Durch Zerstörung wurde die Stadt durch die Mobilisierung der Mieter und der Gemeinde gerettet. Es wurde 1992 für seine Fassaden, Dächer und Gärten aufgeführt und 1997 vom Architekten Antoine Grumbach rehabilitiert. Heute im Besitz des Interdepartmental Public Office Essonne-Val-d-Oise-Yvelines, es verkörpert ein großes soziales und architektonisches Erbe.

Das Gemeinschaftsleben ist seit jeher von einer starken Solidarität zwischen den Eisenbahnfamilien geprägt. 1996 lebten dort noch dreizehn ursprüngliche Bewohner. Die Stadt diente auch als Bühne für Filme wie Holy Motors (2012) von Leos Carax oder Adieu les cons (2020) von Albert Dupontel, die ihren kulturellen Einfluss stärken.

Seine Architektur, die Dachterrasse, Stelzen und freie Fassaden kombiniert, ist von den Prinzipien von Le Corbusier inspiriert.
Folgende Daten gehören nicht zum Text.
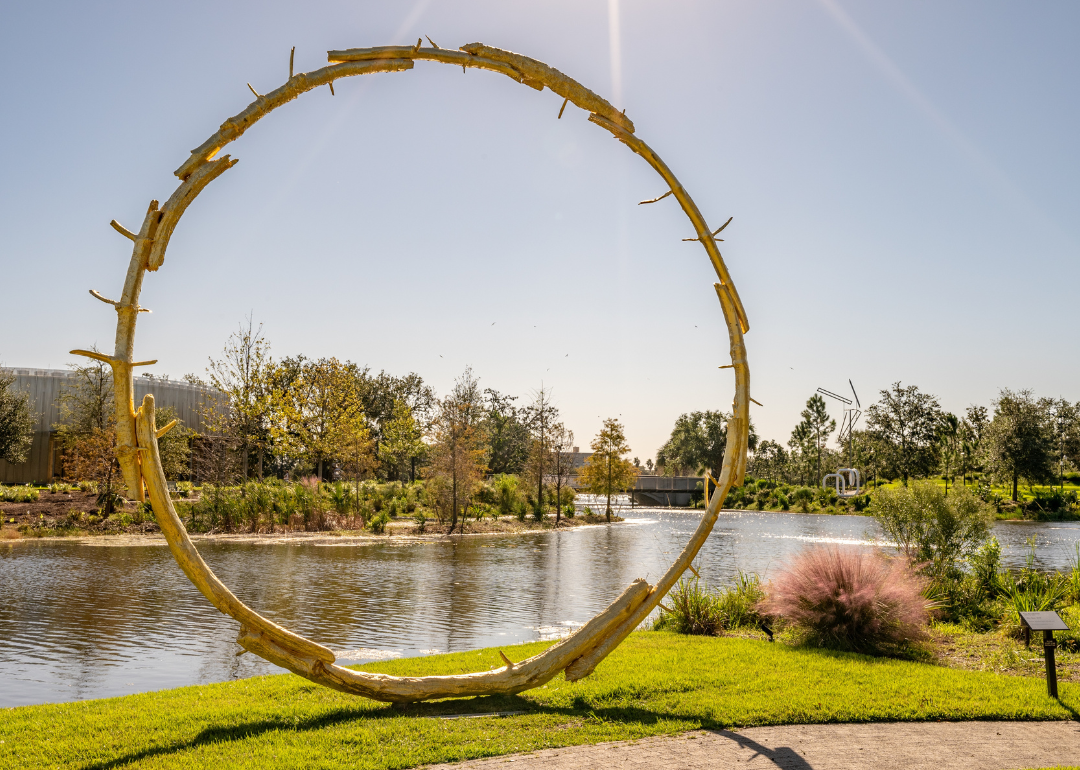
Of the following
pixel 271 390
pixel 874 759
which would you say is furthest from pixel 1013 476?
pixel 874 759

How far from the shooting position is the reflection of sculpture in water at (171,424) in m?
5.25

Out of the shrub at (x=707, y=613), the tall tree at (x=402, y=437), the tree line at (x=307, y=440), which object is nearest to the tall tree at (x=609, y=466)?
the tree line at (x=307, y=440)

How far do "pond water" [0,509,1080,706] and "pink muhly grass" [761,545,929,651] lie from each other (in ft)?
11.1

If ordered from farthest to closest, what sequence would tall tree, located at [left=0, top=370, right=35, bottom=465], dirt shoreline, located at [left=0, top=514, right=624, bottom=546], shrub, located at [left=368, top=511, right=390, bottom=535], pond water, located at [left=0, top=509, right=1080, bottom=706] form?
tall tree, located at [left=0, top=370, right=35, bottom=465] → shrub, located at [left=368, top=511, right=390, bottom=535] → dirt shoreline, located at [left=0, top=514, right=624, bottom=546] → pond water, located at [left=0, top=509, right=1080, bottom=706]

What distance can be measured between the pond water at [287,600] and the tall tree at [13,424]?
18.5 metres

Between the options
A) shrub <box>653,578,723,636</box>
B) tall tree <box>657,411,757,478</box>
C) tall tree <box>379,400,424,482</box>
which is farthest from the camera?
tall tree <box>657,411,757,478</box>

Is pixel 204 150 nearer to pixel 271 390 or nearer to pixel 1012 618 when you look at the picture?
pixel 1012 618

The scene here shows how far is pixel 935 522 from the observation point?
12.6 m

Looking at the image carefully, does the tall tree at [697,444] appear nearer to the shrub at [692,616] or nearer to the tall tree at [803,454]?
the tall tree at [803,454]

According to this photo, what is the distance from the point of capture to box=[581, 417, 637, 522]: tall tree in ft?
139

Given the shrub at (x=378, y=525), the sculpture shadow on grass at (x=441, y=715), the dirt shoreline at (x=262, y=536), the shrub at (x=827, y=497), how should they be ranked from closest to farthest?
the sculpture shadow on grass at (x=441, y=715)
the dirt shoreline at (x=262, y=536)
the shrub at (x=378, y=525)
the shrub at (x=827, y=497)

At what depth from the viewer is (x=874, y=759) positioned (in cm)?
494

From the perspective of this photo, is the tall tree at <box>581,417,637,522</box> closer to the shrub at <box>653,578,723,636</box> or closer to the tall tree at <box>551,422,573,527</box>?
the tall tree at <box>551,422,573,527</box>

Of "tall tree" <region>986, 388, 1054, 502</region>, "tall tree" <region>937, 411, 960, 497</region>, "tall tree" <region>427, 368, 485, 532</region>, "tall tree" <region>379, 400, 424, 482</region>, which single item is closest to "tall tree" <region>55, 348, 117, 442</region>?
"tall tree" <region>427, 368, 485, 532</region>
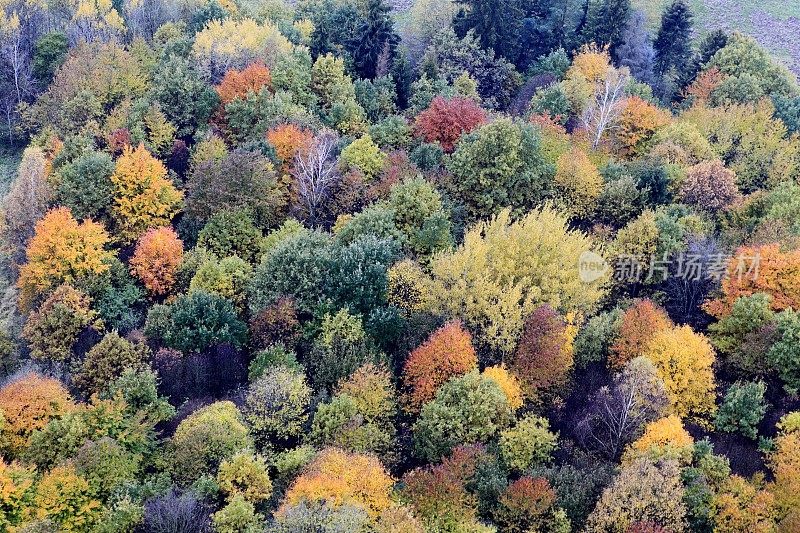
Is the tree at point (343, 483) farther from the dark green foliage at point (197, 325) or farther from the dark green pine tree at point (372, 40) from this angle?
Answer: the dark green pine tree at point (372, 40)

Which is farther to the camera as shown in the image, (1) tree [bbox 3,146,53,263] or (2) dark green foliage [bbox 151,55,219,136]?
(2) dark green foliage [bbox 151,55,219,136]

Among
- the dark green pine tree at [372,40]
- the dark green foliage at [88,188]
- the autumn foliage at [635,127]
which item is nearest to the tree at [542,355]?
the autumn foliage at [635,127]

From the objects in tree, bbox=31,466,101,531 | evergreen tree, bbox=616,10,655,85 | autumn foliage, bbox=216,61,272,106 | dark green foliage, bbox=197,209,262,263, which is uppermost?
evergreen tree, bbox=616,10,655,85

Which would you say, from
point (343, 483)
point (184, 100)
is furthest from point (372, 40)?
point (343, 483)

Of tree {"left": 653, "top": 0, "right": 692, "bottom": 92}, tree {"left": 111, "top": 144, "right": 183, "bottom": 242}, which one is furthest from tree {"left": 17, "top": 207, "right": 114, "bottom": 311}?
tree {"left": 653, "top": 0, "right": 692, "bottom": 92}

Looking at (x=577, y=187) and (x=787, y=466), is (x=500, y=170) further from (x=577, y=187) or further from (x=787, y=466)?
(x=787, y=466)

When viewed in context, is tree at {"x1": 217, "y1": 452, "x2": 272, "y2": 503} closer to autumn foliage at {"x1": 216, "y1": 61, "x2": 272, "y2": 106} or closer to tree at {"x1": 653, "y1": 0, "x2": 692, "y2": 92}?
autumn foliage at {"x1": 216, "y1": 61, "x2": 272, "y2": 106}

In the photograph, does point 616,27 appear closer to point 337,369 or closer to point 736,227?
point 736,227
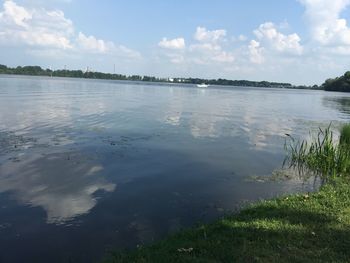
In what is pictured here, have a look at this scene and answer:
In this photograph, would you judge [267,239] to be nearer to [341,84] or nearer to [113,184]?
[113,184]

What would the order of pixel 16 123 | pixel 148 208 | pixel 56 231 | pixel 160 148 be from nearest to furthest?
pixel 56 231 < pixel 148 208 < pixel 160 148 < pixel 16 123

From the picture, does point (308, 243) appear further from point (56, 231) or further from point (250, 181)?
point (250, 181)

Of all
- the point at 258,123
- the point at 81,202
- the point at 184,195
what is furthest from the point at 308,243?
the point at 258,123

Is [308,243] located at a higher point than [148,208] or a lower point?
higher

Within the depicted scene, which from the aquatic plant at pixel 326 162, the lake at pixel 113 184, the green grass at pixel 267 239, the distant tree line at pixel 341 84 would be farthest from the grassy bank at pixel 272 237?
the distant tree line at pixel 341 84

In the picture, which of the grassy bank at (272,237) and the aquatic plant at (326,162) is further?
the aquatic plant at (326,162)

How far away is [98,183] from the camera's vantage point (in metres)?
14.4

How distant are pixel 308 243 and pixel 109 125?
23451 millimetres

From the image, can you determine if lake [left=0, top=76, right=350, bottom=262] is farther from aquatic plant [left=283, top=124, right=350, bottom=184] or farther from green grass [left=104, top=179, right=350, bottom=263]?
green grass [left=104, top=179, right=350, bottom=263]

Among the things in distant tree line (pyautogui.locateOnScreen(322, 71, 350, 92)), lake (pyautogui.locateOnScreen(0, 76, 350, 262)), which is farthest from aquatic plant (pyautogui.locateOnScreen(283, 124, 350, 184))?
distant tree line (pyautogui.locateOnScreen(322, 71, 350, 92))

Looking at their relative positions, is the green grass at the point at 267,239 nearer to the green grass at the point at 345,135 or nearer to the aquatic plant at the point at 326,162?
the aquatic plant at the point at 326,162

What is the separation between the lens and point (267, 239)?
8039 millimetres

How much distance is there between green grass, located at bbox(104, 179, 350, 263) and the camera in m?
7.30

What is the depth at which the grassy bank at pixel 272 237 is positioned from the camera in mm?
7316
Die Originalmaterialien (die 1938 mit beschichteten Platten bedeckten Steine) und die 45°-Anordnung der Pavillons machen dies zu einem einzigartigen Beispiel einer französischen Gartenstadt. Das Label "Heritage des zwanzigsten Jahrhunderts" wurde ihm vom Kulturministerium verliehen.